SOURCE DOCUMENT:
########################################
A strict report, worthy of sympathy.

A violent surfacing of adolescence (which has little in common with Tarkington's earlier, broadly comic, Seventeen) has a compulsive impact.

"Nobody big except me" is the dream world of Holden Caulfield and his first person story is down to the basic, drab English of the pre-collegiate. For Holden is now being bounced from fancy prep, and, after a vicious evening with hall- and roommates, heads for New York to try to keep his latest failure from his parents. He tries to have a wild evening (all he does is pay the check), is terrorized by the hotel elevator man and his on-call whore, has a date with a girl he likes—and hates, sees his 10 year old sister, Phoebe. He also visits a sympathetic English teacher after trying on a drunken session, and when he keeps his date with Phoebe, who turns up with her suitcase to join him on his flight, he heads home to a hospital siege. This is tender and true, and impossible, in its picture of the old hells of young boys, the lonesomeness and tentative attempts to be mature and secure, the awful block between youth and being grown-up, the fright and sickness that humans and their behavior cause the challenging, the dramatization of the big bang. It is a sorry little worm's view of the off-beat of adult pressure, of contemporary strictures and conformity, of sentiment….
########################################
ENTRIES PROVIDED:
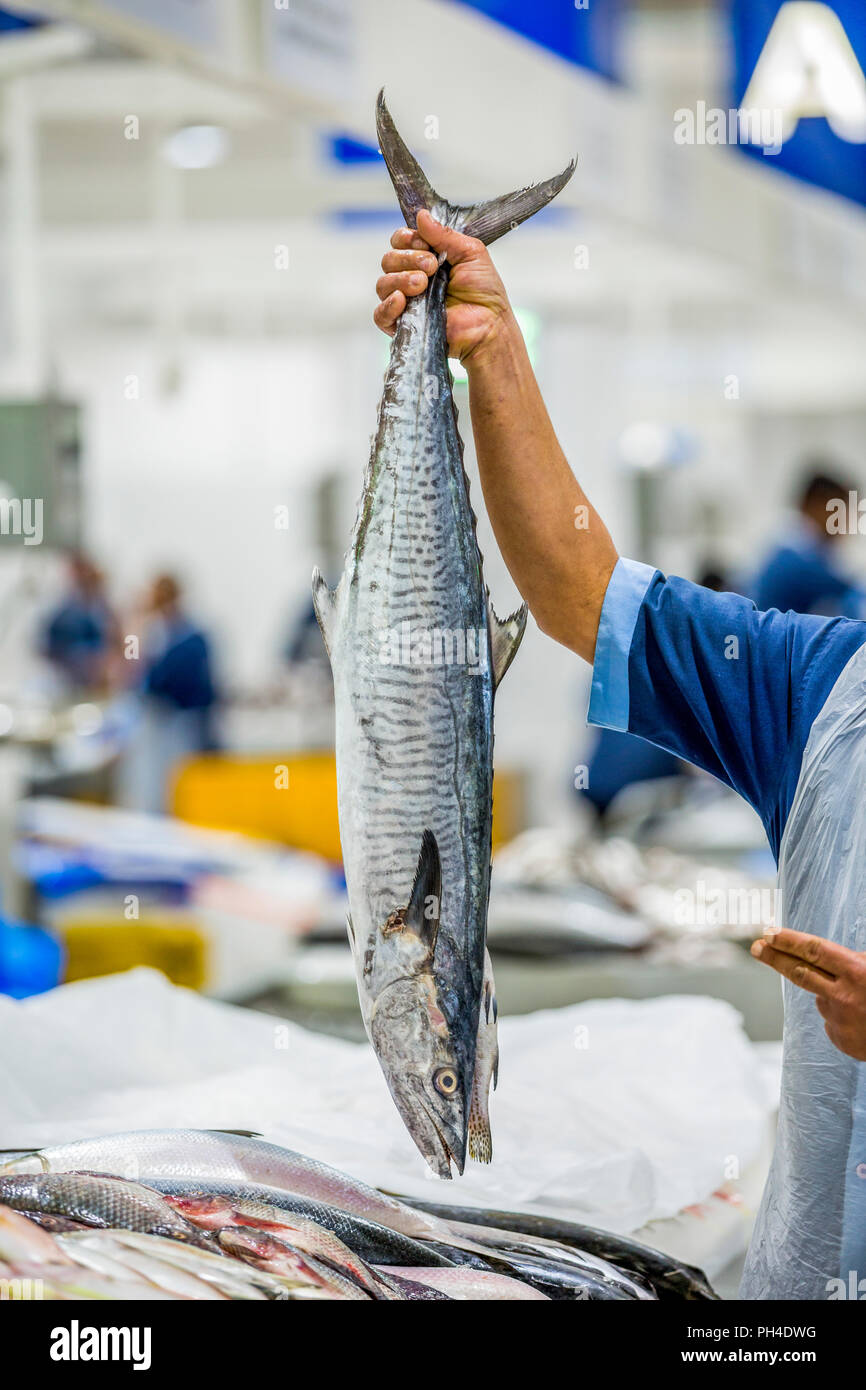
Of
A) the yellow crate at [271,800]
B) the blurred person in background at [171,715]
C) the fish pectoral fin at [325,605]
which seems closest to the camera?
the fish pectoral fin at [325,605]

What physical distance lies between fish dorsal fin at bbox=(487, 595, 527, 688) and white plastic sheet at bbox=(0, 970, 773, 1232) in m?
0.67

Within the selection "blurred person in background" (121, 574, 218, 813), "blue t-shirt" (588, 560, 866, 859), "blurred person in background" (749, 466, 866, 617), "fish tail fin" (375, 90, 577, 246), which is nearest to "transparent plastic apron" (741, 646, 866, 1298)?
"blue t-shirt" (588, 560, 866, 859)

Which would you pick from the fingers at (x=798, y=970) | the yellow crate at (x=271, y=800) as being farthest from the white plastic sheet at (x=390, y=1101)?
the yellow crate at (x=271, y=800)

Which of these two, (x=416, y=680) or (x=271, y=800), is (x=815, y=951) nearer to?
(x=416, y=680)

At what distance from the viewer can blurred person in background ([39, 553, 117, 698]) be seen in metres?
10.5

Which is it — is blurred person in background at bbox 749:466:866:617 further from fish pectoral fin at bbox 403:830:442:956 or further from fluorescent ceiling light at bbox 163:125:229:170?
fish pectoral fin at bbox 403:830:442:956

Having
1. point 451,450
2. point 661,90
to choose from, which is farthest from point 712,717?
point 661,90

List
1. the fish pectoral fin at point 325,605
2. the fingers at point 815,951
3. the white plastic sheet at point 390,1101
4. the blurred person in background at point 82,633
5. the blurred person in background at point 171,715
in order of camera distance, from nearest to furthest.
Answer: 1. the fingers at point 815,951
2. the fish pectoral fin at point 325,605
3. the white plastic sheet at point 390,1101
4. the blurred person in background at point 171,715
5. the blurred person in background at point 82,633

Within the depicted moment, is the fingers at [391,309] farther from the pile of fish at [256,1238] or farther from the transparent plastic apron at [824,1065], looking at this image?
the pile of fish at [256,1238]

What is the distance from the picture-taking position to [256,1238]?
########################################
LIST OF TASKS:
A. According to the review, why does Holden head for New York?
B. Output the part of the review that opens with the words "A strict report, worthy" and closes with "a compulsive impact.".
Rely on the review alone.

ANSWERS BELOW:
A. He goes to try to keep his latest failure from his parents.

B.
A strict report, worthy of sympathy.

A violent surfacing of adolescence (which has little in common with Tarkington's earlier, broadly comic, Seventeen) has a compulsive impact.